Dans la longue première partie du film, très fluide, très élégante, Betty enquête sur l’identité de sa nouvelle copine Rita, selon un mode typiquement hitchcockien dans lequel un spectateur anonyme passif veut entrer dans l’image, devenir agent actif de la fiction, participer à la mise en scène pour mieux jouir des images.
Dans la seconde partie, plus courte, plus syncopée, plus dure et plus coupante, comme si Lynch se livrait à un emboutissement jouissif, un saccage volontaire de l’ample classicisme de la première partie, c’est la même histoire qui reprend sur un mode inverse, les mêmes personnages dont les noms et les rôles sont redistribués.

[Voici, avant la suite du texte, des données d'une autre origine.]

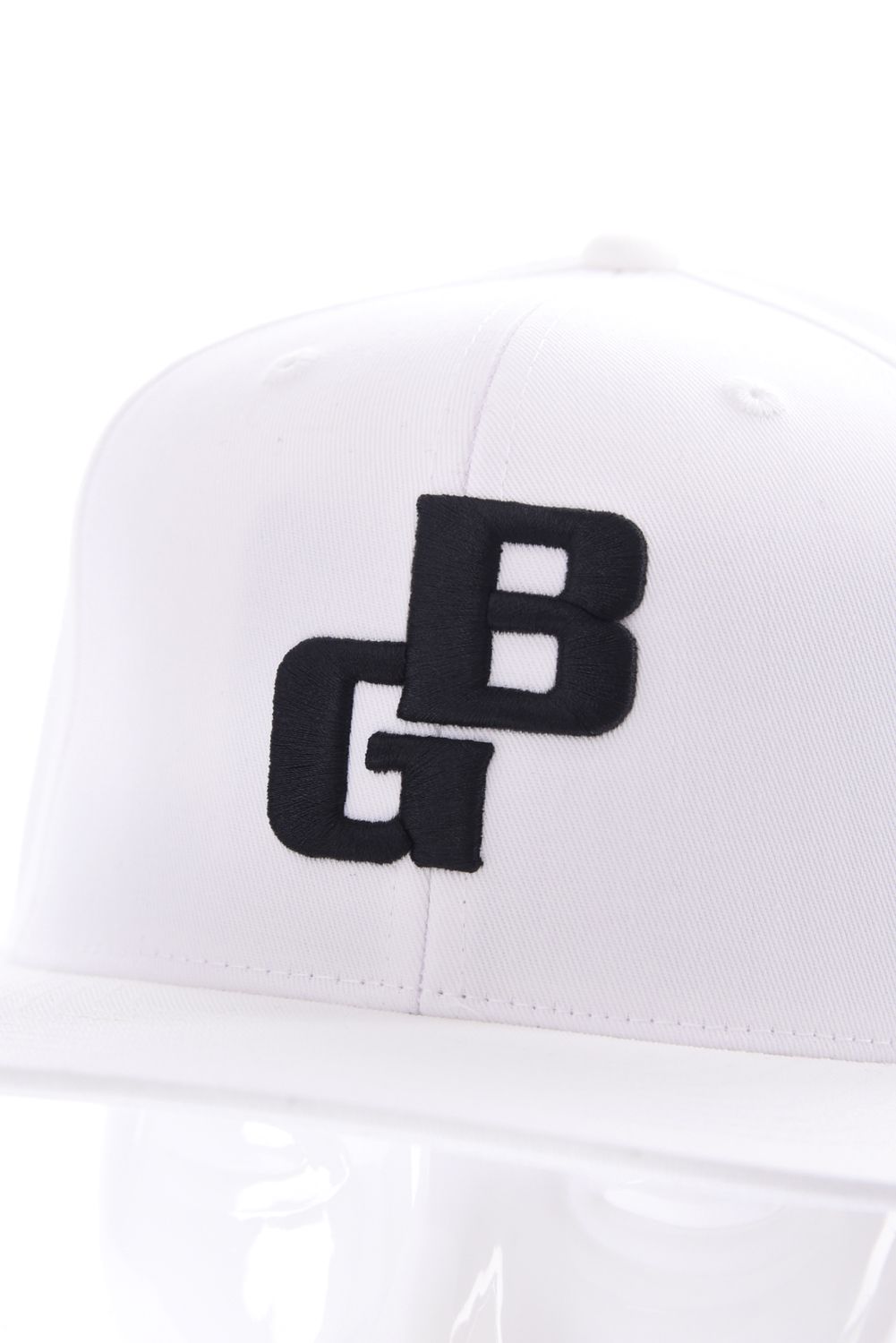 【26SS】 MEN’S BG LOGO FLAT VISOR CAP / BGロゴ フラットキャップ (ホワイト)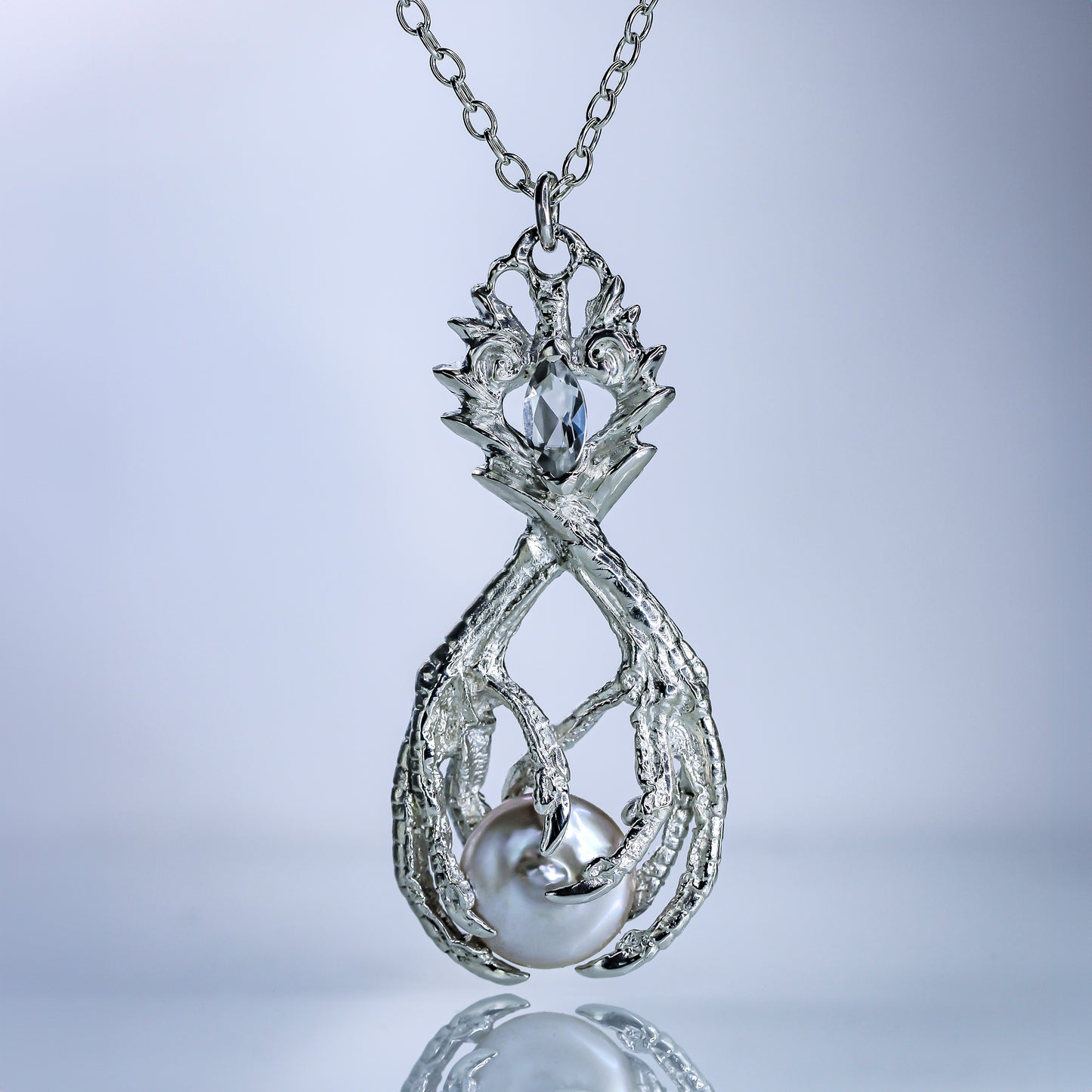 Venus' Dove Claw with Pearl 1.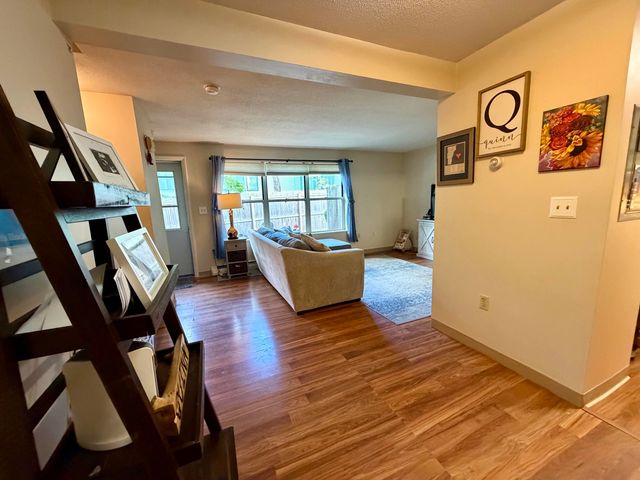 1 Morningside Commons, Brattleboro, VT 05301
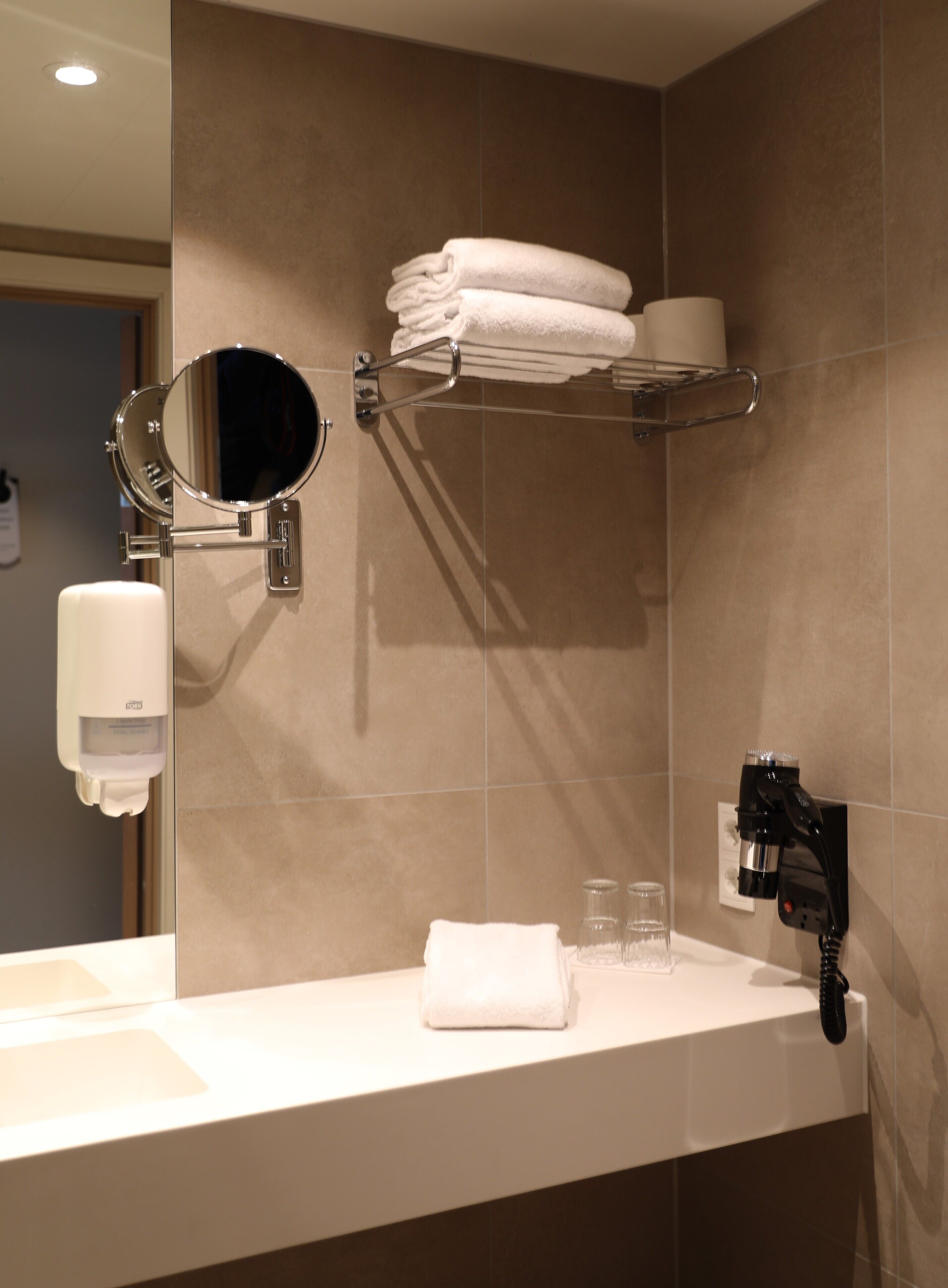 towels, soap, toilet paper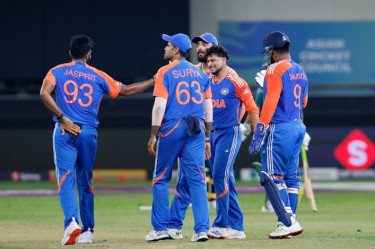 Kuldeep helps India bowl out Pakistan for 146 in final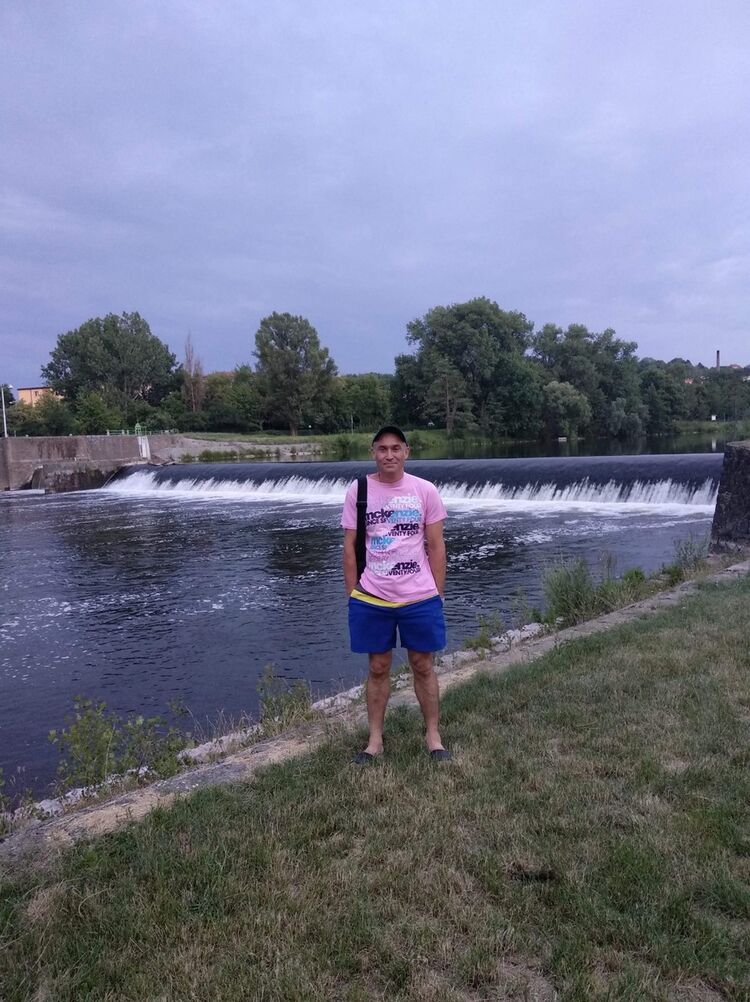  ,   Sasha, 52 ,   ,   , c 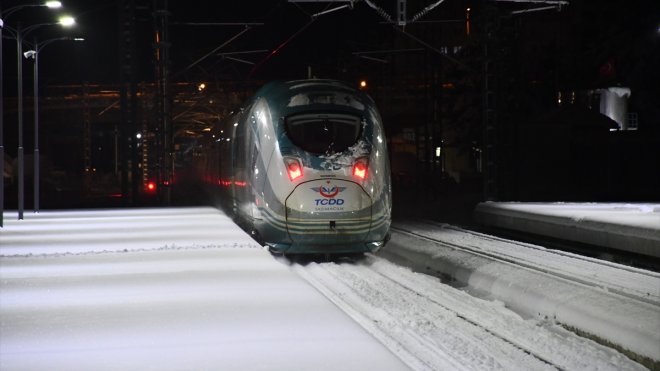 Deprem mağdurlarını taşıyan dizel tren setleri Sivas'a vardı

Il y a donc deux filles, deux histoires, deux versions d’une même audition, deux Betty Il y a aussi deux niveaux permanents de vision du film : on est à la fois spectateur passif prisonnier consentant des rets de Lynch et spectateur actif questionnant en permanence les images qui défilent. Mulholland Drive se situe à la crête de la post-modernité (dans sa façon d’aborder la narration et les personnages) et dans la lignée du grand cinéma classique (du film noir au western, du grand mélo à la série feuilletonesque qui constitue d’ailleurs le socle originel de ce projet ).
Lynch invente là le film quasi parfait, celui qui offre un univers enveloppant où le public peut revenir s’engloutir et se perdre à satiété, tout en proposant une Idée de ce que peut être le cinéma aujourd’hui.